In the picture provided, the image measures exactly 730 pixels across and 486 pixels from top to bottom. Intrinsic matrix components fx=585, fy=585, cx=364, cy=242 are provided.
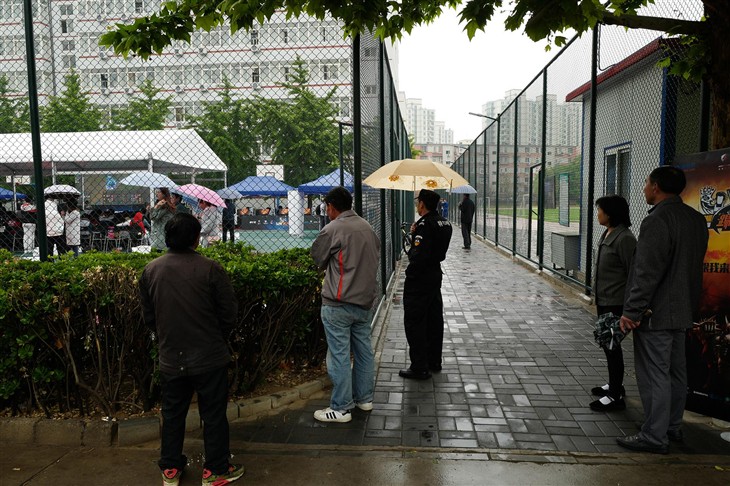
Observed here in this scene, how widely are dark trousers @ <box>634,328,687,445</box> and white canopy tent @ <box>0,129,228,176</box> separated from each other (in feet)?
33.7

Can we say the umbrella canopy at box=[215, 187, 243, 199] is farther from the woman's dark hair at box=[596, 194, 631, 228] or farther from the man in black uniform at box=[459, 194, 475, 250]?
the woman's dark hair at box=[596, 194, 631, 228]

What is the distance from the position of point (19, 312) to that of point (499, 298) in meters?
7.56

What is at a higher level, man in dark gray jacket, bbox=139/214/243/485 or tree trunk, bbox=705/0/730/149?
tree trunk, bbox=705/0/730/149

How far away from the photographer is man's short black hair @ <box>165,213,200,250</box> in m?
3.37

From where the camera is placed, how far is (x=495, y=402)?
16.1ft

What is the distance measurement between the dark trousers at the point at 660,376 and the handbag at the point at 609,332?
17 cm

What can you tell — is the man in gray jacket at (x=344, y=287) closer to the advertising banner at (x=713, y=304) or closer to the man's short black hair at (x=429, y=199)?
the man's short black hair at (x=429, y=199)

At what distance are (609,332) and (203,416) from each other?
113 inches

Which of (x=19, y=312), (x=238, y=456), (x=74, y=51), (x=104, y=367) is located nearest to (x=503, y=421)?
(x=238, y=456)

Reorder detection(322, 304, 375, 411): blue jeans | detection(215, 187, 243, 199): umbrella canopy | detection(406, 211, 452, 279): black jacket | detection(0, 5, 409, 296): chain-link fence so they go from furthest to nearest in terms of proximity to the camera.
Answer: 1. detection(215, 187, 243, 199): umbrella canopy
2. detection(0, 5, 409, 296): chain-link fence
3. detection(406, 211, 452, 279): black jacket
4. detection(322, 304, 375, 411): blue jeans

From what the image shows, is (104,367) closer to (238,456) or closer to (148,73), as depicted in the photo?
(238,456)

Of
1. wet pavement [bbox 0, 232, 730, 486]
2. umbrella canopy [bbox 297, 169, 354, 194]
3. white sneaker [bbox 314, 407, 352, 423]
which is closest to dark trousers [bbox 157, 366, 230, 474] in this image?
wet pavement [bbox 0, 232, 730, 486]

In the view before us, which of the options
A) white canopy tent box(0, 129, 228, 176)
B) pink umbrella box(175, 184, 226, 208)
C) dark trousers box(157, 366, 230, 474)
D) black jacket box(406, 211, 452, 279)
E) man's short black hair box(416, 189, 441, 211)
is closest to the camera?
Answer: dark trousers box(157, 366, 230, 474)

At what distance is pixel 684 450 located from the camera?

##############################

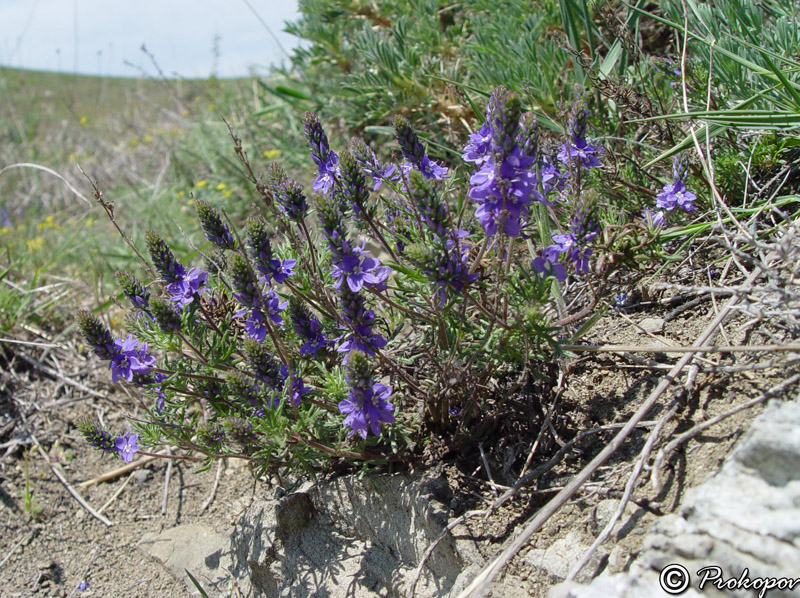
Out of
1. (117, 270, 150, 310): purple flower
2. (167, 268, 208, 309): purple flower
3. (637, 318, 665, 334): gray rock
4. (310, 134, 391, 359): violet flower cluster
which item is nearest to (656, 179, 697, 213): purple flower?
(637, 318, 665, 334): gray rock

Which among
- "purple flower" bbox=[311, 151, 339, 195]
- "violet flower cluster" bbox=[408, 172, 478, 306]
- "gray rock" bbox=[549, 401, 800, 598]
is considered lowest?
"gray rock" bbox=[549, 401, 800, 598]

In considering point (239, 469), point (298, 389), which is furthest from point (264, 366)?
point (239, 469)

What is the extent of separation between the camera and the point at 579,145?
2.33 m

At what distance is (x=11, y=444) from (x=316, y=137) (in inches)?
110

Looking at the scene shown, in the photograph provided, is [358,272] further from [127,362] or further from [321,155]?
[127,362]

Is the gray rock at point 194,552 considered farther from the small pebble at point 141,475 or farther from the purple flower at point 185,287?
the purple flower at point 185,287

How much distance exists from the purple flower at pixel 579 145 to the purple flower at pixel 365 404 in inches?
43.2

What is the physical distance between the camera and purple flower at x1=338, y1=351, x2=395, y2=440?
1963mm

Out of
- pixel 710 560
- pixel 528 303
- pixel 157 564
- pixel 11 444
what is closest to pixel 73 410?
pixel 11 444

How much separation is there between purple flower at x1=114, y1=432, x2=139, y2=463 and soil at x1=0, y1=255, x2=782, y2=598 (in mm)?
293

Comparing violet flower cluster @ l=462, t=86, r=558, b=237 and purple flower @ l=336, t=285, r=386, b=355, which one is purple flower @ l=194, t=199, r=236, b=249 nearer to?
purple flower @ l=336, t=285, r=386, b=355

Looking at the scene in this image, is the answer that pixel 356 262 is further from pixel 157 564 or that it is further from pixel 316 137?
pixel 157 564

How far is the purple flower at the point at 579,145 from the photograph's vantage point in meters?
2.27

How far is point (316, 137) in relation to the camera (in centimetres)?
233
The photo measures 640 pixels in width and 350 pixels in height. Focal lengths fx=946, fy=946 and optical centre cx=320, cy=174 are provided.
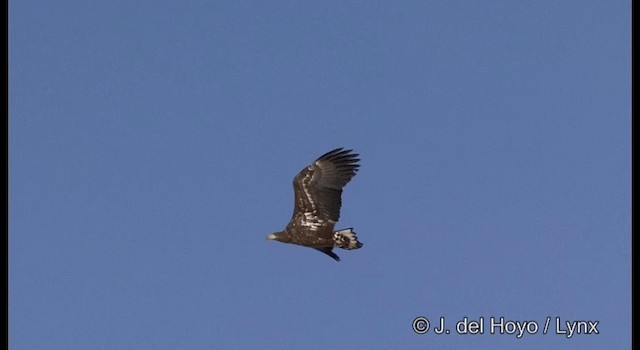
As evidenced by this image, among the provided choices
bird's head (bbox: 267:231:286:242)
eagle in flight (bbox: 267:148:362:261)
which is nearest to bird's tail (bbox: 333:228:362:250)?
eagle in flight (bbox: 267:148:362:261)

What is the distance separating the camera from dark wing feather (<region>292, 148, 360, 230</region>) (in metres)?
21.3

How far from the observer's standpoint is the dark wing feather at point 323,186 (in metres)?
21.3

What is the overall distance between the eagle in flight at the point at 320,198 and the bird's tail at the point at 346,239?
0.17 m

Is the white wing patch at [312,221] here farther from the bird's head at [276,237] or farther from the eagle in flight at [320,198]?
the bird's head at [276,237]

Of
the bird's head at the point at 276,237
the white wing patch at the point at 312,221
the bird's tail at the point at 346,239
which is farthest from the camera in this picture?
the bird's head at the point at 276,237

##############################

Brief: Reproduce the records word for word, starting at the line that contains "In the picture" and ending at the line that contains "4. detection(322, 304, 375, 411): blue jeans", and leave out the pictures.

Exercise result:
In the picture provided, the image measures exactly 730 pixels across and 486 pixels from top to bottom. Intrinsic matrix components fx=585, fy=585, cx=364, cy=242 are provided.
Observed here in this scene, how widely are dark trousers @ <box>634,328,687,445</box> and white canopy tent @ <box>0,129,228,176</box> separated from each other (in feet)?
33.7

Can we say the umbrella canopy at box=[215, 187, 243, 199] is farther from the woman's dark hair at box=[596, 194, 631, 228] or farther from the man in black uniform at box=[459, 194, 475, 250]?
the woman's dark hair at box=[596, 194, 631, 228]

What is the distance from the position of point (19, 312) to that of point (499, 298) in meters?
7.56

What is at a higher level, man in dark gray jacket, bbox=139/214/243/485 or tree trunk, bbox=705/0/730/149?
tree trunk, bbox=705/0/730/149

How far away from the photographer is man's short black hair @ <box>165,213,200,250</box> in m?
3.37

From where the camera is placed, how far is (x=495, y=402)?
16.1ft

What is the distance measurement between the dark trousers at the point at 660,376 and the handbag at the point at 609,332?
17 cm

What can you tell — is the man in gray jacket at (x=344, y=287) closer to the advertising banner at (x=713, y=304) or closer to the man's short black hair at (x=429, y=199)?
the man's short black hair at (x=429, y=199)

At what distance are (609,332) and (203,416) from each other?
113 inches

Which of (x=19, y=312), (x=238, y=456), (x=74, y=51), (x=104, y=367) is located nearest to (x=503, y=421)?
(x=238, y=456)

Reorder detection(322, 304, 375, 411): blue jeans | detection(215, 187, 243, 199): umbrella canopy | detection(406, 211, 452, 279): black jacket | detection(0, 5, 409, 296): chain-link fence so they go from furthest to nearest in terms of proximity to the camera.
Answer: 1. detection(215, 187, 243, 199): umbrella canopy
2. detection(0, 5, 409, 296): chain-link fence
3. detection(406, 211, 452, 279): black jacket
4. detection(322, 304, 375, 411): blue jeans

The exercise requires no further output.